Stefan Th. Gries Colloquium

Stanford Linguistics is pleased to announce the following colloquium:

Stefan Th. Gries
University of California, Santa Barbara

Data-driven approaches in corpus linguistics: The role of granularity for register variation, temporal stages, and temporal change

Friday, January 15, 3:30 pm, Margaret Jacks 126

Reception immediately afterwards in the department lounge.

Thanks Arto!

Abstract

Corpus linguistics is inherently a distributional discipline: corpora contain nothing but things to count: frequencies of occurrence (of morphemes, words, lemmas, n-grams, utterances, texts, etc.), frequencies of co-occurrence (of words, words and patterns, patterns and patterns, etc.), and distributions of elements (of elements within and across files/texts/registers).

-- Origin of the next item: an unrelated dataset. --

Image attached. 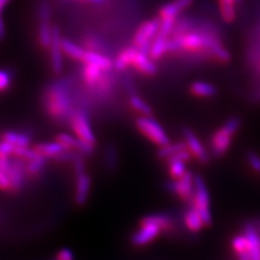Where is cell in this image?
Returning a JSON list of instances; mask_svg holds the SVG:
<instances>
[{"instance_id":"1","label":"cell","mask_w":260,"mask_h":260,"mask_svg":"<svg viewBox=\"0 0 260 260\" xmlns=\"http://www.w3.org/2000/svg\"><path fill=\"white\" fill-rule=\"evenodd\" d=\"M43 105L49 118L59 124H68L73 111L76 109L75 93L72 91L69 79L55 80L44 90Z\"/></svg>"},{"instance_id":"2","label":"cell","mask_w":260,"mask_h":260,"mask_svg":"<svg viewBox=\"0 0 260 260\" xmlns=\"http://www.w3.org/2000/svg\"><path fill=\"white\" fill-rule=\"evenodd\" d=\"M242 120L239 117H231L211 136L210 152L214 157H221L229 151L232 138L241 128Z\"/></svg>"},{"instance_id":"3","label":"cell","mask_w":260,"mask_h":260,"mask_svg":"<svg viewBox=\"0 0 260 260\" xmlns=\"http://www.w3.org/2000/svg\"><path fill=\"white\" fill-rule=\"evenodd\" d=\"M84 154H79L72 162L75 172V185H74V202L77 206H84L90 197L92 180L87 173Z\"/></svg>"},{"instance_id":"4","label":"cell","mask_w":260,"mask_h":260,"mask_svg":"<svg viewBox=\"0 0 260 260\" xmlns=\"http://www.w3.org/2000/svg\"><path fill=\"white\" fill-rule=\"evenodd\" d=\"M68 125L70 126L72 133L78 137L80 140L92 145L96 144V137L91 124L90 112L76 107L72 113Z\"/></svg>"},{"instance_id":"5","label":"cell","mask_w":260,"mask_h":260,"mask_svg":"<svg viewBox=\"0 0 260 260\" xmlns=\"http://www.w3.org/2000/svg\"><path fill=\"white\" fill-rule=\"evenodd\" d=\"M189 203H191L194 208L199 211L204 224L206 226L210 225L213 222V218H211L209 207V193L204 179L199 175L194 176V193Z\"/></svg>"},{"instance_id":"6","label":"cell","mask_w":260,"mask_h":260,"mask_svg":"<svg viewBox=\"0 0 260 260\" xmlns=\"http://www.w3.org/2000/svg\"><path fill=\"white\" fill-rule=\"evenodd\" d=\"M136 127L139 132L148 138L150 141L158 146H164L170 143V139L165 129L157 120L151 116H141L136 119Z\"/></svg>"},{"instance_id":"7","label":"cell","mask_w":260,"mask_h":260,"mask_svg":"<svg viewBox=\"0 0 260 260\" xmlns=\"http://www.w3.org/2000/svg\"><path fill=\"white\" fill-rule=\"evenodd\" d=\"M160 26V19H153L142 23L138 27L134 36V46L143 53L150 55V49L153 39L158 34Z\"/></svg>"},{"instance_id":"8","label":"cell","mask_w":260,"mask_h":260,"mask_svg":"<svg viewBox=\"0 0 260 260\" xmlns=\"http://www.w3.org/2000/svg\"><path fill=\"white\" fill-rule=\"evenodd\" d=\"M166 189L167 191L177 195L180 200L190 202L194 193V176L191 173L186 172L182 177L167 182Z\"/></svg>"},{"instance_id":"9","label":"cell","mask_w":260,"mask_h":260,"mask_svg":"<svg viewBox=\"0 0 260 260\" xmlns=\"http://www.w3.org/2000/svg\"><path fill=\"white\" fill-rule=\"evenodd\" d=\"M161 229L153 223H140V228L138 229L130 238V243L135 247H143L152 243L156 238H158Z\"/></svg>"},{"instance_id":"10","label":"cell","mask_w":260,"mask_h":260,"mask_svg":"<svg viewBox=\"0 0 260 260\" xmlns=\"http://www.w3.org/2000/svg\"><path fill=\"white\" fill-rule=\"evenodd\" d=\"M62 37L59 27L53 26L52 39L49 50H50V65L51 70L55 75H60L63 71V49H62Z\"/></svg>"},{"instance_id":"11","label":"cell","mask_w":260,"mask_h":260,"mask_svg":"<svg viewBox=\"0 0 260 260\" xmlns=\"http://www.w3.org/2000/svg\"><path fill=\"white\" fill-rule=\"evenodd\" d=\"M55 140L60 142L64 148L68 150H74L77 151L84 155H90L94 152L95 145H92L90 143H87L83 140H80L78 137H76L74 134H68V133H61L58 134L55 137Z\"/></svg>"},{"instance_id":"12","label":"cell","mask_w":260,"mask_h":260,"mask_svg":"<svg viewBox=\"0 0 260 260\" xmlns=\"http://www.w3.org/2000/svg\"><path fill=\"white\" fill-rule=\"evenodd\" d=\"M182 135L184 138V141L192 154V156L197 158V160L200 161L201 164H207L209 161L208 152L206 151L205 146L200 141L197 135H195L190 128H183Z\"/></svg>"},{"instance_id":"13","label":"cell","mask_w":260,"mask_h":260,"mask_svg":"<svg viewBox=\"0 0 260 260\" xmlns=\"http://www.w3.org/2000/svg\"><path fill=\"white\" fill-rule=\"evenodd\" d=\"M132 67L144 76H154L157 73V67L149 54L141 52L139 49L135 55Z\"/></svg>"},{"instance_id":"14","label":"cell","mask_w":260,"mask_h":260,"mask_svg":"<svg viewBox=\"0 0 260 260\" xmlns=\"http://www.w3.org/2000/svg\"><path fill=\"white\" fill-rule=\"evenodd\" d=\"M194 0H172L170 3L165 4L158 11V18L165 19V18H175L185 11L188 8L191 7Z\"/></svg>"},{"instance_id":"15","label":"cell","mask_w":260,"mask_h":260,"mask_svg":"<svg viewBox=\"0 0 260 260\" xmlns=\"http://www.w3.org/2000/svg\"><path fill=\"white\" fill-rule=\"evenodd\" d=\"M104 73L105 71L94 64L84 63L83 70H81V78H83L85 87L89 89L95 86L104 75Z\"/></svg>"},{"instance_id":"16","label":"cell","mask_w":260,"mask_h":260,"mask_svg":"<svg viewBox=\"0 0 260 260\" xmlns=\"http://www.w3.org/2000/svg\"><path fill=\"white\" fill-rule=\"evenodd\" d=\"M34 149L40 154V155L46 157L47 159L51 158L55 159L60 154H62L64 151L68 149L58 142V141H50V142H39L36 145H34Z\"/></svg>"},{"instance_id":"17","label":"cell","mask_w":260,"mask_h":260,"mask_svg":"<svg viewBox=\"0 0 260 260\" xmlns=\"http://www.w3.org/2000/svg\"><path fill=\"white\" fill-rule=\"evenodd\" d=\"M183 221L188 230L191 232H200L203 226H204V221L199 214V211L194 208V206L190 203V206L184 210L183 214Z\"/></svg>"},{"instance_id":"18","label":"cell","mask_w":260,"mask_h":260,"mask_svg":"<svg viewBox=\"0 0 260 260\" xmlns=\"http://www.w3.org/2000/svg\"><path fill=\"white\" fill-rule=\"evenodd\" d=\"M140 223H153L158 225L162 232H170L175 226L174 218L168 214H153L143 217Z\"/></svg>"},{"instance_id":"19","label":"cell","mask_w":260,"mask_h":260,"mask_svg":"<svg viewBox=\"0 0 260 260\" xmlns=\"http://www.w3.org/2000/svg\"><path fill=\"white\" fill-rule=\"evenodd\" d=\"M137 51L138 48L135 46L123 49L116 56V59L114 60V70L116 72H124L129 67H132Z\"/></svg>"},{"instance_id":"20","label":"cell","mask_w":260,"mask_h":260,"mask_svg":"<svg viewBox=\"0 0 260 260\" xmlns=\"http://www.w3.org/2000/svg\"><path fill=\"white\" fill-rule=\"evenodd\" d=\"M83 63L94 64L105 72H111L114 70V61L109 58L107 54L100 52L86 51Z\"/></svg>"},{"instance_id":"21","label":"cell","mask_w":260,"mask_h":260,"mask_svg":"<svg viewBox=\"0 0 260 260\" xmlns=\"http://www.w3.org/2000/svg\"><path fill=\"white\" fill-rule=\"evenodd\" d=\"M168 40L169 37L159 34L153 39L150 49V56L154 61L161 59L162 56L168 53Z\"/></svg>"},{"instance_id":"22","label":"cell","mask_w":260,"mask_h":260,"mask_svg":"<svg viewBox=\"0 0 260 260\" xmlns=\"http://www.w3.org/2000/svg\"><path fill=\"white\" fill-rule=\"evenodd\" d=\"M62 49L65 55H68L69 58L83 62L85 54H86V49L79 45H76L74 42H72L70 39H62Z\"/></svg>"},{"instance_id":"23","label":"cell","mask_w":260,"mask_h":260,"mask_svg":"<svg viewBox=\"0 0 260 260\" xmlns=\"http://www.w3.org/2000/svg\"><path fill=\"white\" fill-rule=\"evenodd\" d=\"M47 158L40 155H38L34 158L25 161V167H26V175L29 178H37L44 173V169L47 165Z\"/></svg>"},{"instance_id":"24","label":"cell","mask_w":260,"mask_h":260,"mask_svg":"<svg viewBox=\"0 0 260 260\" xmlns=\"http://www.w3.org/2000/svg\"><path fill=\"white\" fill-rule=\"evenodd\" d=\"M190 91L193 95L199 98H213L217 94L216 87L205 81H194L190 86Z\"/></svg>"},{"instance_id":"25","label":"cell","mask_w":260,"mask_h":260,"mask_svg":"<svg viewBox=\"0 0 260 260\" xmlns=\"http://www.w3.org/2000/svg\"><path fill=\"white\" fill-rule=\"evenodd\" d=\"M52 29L53 27L50 24V20L42 19L39 20V28H38V39L39 44L43 48H49L52 39Z\"/></svg>"},{"instance_id":"26","label":"cell","mask_w":260,"mask_h":260,"mask_svg":"<svg viewBox=\"0 0 260 260\" xmlns=\"http://www.w3.org/2000/svg\"><path fill=\"white\" fill-rule=\"evenodd\" d=\"M2 139L14 146H30V137L24 133L8 130L2 135Z\"/></svg>"},{"instance_id":"27","label":"cell","mask_w":260,"mask_h":260,"mask_svg":"<svg viewBox=\"0 0 260 260\" xmlns=\"http://www.w3.org/2000/svg\"><path fill=\"white\" fill-rule=\"evenodd\" d=\"M129 105L132 107L134 111L137 113L141 114L142 116H151L152 115V108L150 107V104L148 102H145L141 96H139L136 93H132L128 99Z\"/></svg>"},{"instance_id":"28","label":"cell","mask_w":260,"mask_h":260,"mask_svg":"<svg viewBox=\"0 0 260 260\" xmlns=\"http://www.w3.org/2000/svg\"><path fill=\"white\" fill-rule=\"evenodd\" d=\"M83 45L87 51L100 53H105V51H107V47H105L103 40L94 35H86L83 39Z\"/></svg>"},{"instance_id":"29","label":"cell","mask_w":260,"mask_h":260,"mask_svg":"<svg viewBox=\"0 0 260 260\" xmlns=\"http://www.w3.org/2000/svg\"><path fill=\"white\" fill-rule=\"evenodd\" d=\"M189 149L188 145H186L185 141L184 142H176V143H169L164 146H159V149L157 151V156L161 159H167L174 154L180 152L182 150Z\"/></svg>"},{"instance_id":"30","label":"cell","mask_w":260,"mask_h":260,"mask_svg":"<svg viewBox=\"0 0 260 260\" xmlns=\"http://www.w3.org/2000/svg\"><path fill=\"white\" fill-rule=\"evenodd\" d=\"M104 162L108 170L110 172H115L118 167V152L115 145L110 144L107 146L104 153Z\"/></svg>"},{"instance_id":"31","label":"cell","mask_w":260,"mask_h":260,"mask_svg":"<svg viewBox=\"0 0 260 260\" xmlns=\"http://www.w3.org/2000/svg\"><path fill=\"white\" fill-rule=\"evenodd\" d=\"M219 12L225 23H232L235 20V5L226 2H219Z\"/></svg>"},{"instance_id":"32","label":"cell","mask_w":260,"mask_h":260,"mask_svg":"<svg viewBox=\"0 0 260 260\" xmlns=\"http://www.w3.org/2000/svg\"><path fill=\"white\" fill-rule=\"evenodd\" d=\"M167 164H168L169 174L173 179L180 178L186 173V166H185L186 162L183 160H178V159L167 160Z\"/></svg>"},{"instance_id":"33","label":"cell","mask_w":260,"mask_h":260,"mask_svg":"<svg viewBox=\"0 0 260 260\" xmlns=\"http://www.w3.org/2000/svg\"><path fill=\"white\" fill-rule=\"evenodd\" d=\"M232 248L237 256L243 253H248V243L245 235L240 234L234 237V239L232 240Z\"/></svg>"},{"instance_id":"34","label":"cell","mask_w":260,"mask_h":260,"mask_svg":"<svg viewBox=\"0 0 260 260\" xmlns=\"http://www.w3.org/2000/svg\"><path fill=\"white\" fill-rule=\"evenodd\" d=\"M12 74L8 70H0V92L6 91L12 84Z\"/></svg>"},{"instance_id":"35","label":"cell","mask_w":260,"mask_h":260,"mask_svg":"<svg viewBox=\"0 0 260 260\" xmlns=\"http://www.w3.org/2000/svg\"><path fill=\"white\" fill-rule=\"evenodd\" d=\"M246 159L248 165L253 168L256 173L260 174V156L257 153L249 151L246 153Z\"/></svg>"},{"instance_id":"36","label":"cell","mask_w":260,"mask_h":260,"mask_svg":"<svg viewBox=\"0 0 260 260\" xmlns=\"http://www.w3.org/2000/svg\"><path fill=\"white\" fill-rule=\"evenodd\" d=\"M0 191L3 192H12V186L10 179L8 175L0 169Z\"/></svg>"},{"instance_id":"37","label":"cell","mask_w":260,"mask_h":260,"mask_svg":"<svg viewBox=\"0 0 260 260\" xmlns=\"http://www.w3.org/2000/svg\"><path fill=\"white\" fill-rule=\"evenodd\" d=\"M55 260H75V258L72 249L64 247V248H61L58 253H56Z\"/></svg>"},{"instance_id":"38","label":"cell","mask_w":260,"mask_h":260,"mask_svg":"<svg viewBox=\"0 0 260 260\" xmlns=\"http://www.w3.org/2000/svg\"><path fill=\"white\" fill-rule=\"evenodd\" d=\"M15 146L5 140H0V154H6V155L13 156Z\"/></svg>"},{"instance_id":"39","label":"cell","mask_w":260,"mask_h":260,"mask_svg":"<svg viewBox=\"0 0 260 260\" xmlns=\"http://www.w3.org/2000/svg\"><path fill=\"white\" fill-rule=\"evenodd\" d=\"M250 99L253 103H260V87L257 88L256 90L253 92Z\"/></svg>"},{"instance_id":"40","label":"cell","mask_w":260,"mask_h":260,"mask_svg":"<svg viewBox=\"0 0 260 260\" xmlns=\"http://www.w3.org/2000/svg\"><path fill=\"white\" fill-rule=\"evenodd\" d=\"M6 36V27H5V23L4 20L2 19V16H0V39L5 38Z\"/></svg>"},{"instance_id":"41","label":"cell","mask_w":260,"mask_h":260,"mask_svg":"<svg viewBox=\"0 0 260 260\" xmlns=\"http://www.w3.org/2000/svg\"><path fill=\"white\" fill-rule=\"evenodd\" d=\"M10 2H11V0H0V14H2V12L4 11V9L7 7V5L9 4Z\"/></svg>"},{"instance_id":"42","label":"cell","mask_w":260,"mask_h":260,"mask_svg":"<svg viewBox=\"0 0 260 260\" xmlns=\"http://www.w3.org/2000/svg\"><path fill=\"white\" fill-rule=\"evenodd\" d=\"M238 260H251L249 253H243L238 255Z\"/></svg>"},{"instance_id":"43","label":"cell","mask_w":260,"mask_h":260,"mask_svg":"<svg viewBox=\"0 0 260 260\" xmlns=\"http://www.w3.org/2000/svg\"><path fill=\"white\" fill-rule=\"evenodd\" d=\"M81 2H88V3H92V4L100 5V4L105 3V0H81Z\"/></svg>"}]
</instances>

Thus, any subject studied corpus-linguistically must be operationalized in terms of counts and dispersions.

However, a decision in favor of a particular operationalization requires potentially treacherous decisions regarding the desired/required level of granularity. In many contemporary corpus-linguistic studies, such decisions are made arbitrarily and top-down/a priori. In this talk, I will argue in favor of (i) a more wide-spread use of different kinds of bottom-up approaches and (ii) more frequent and more thorough exploration as well as combination of different levels of granularity in corpus linguistic studies. To exemplify these arguments, I will use studies of register variation as well as diachronic change.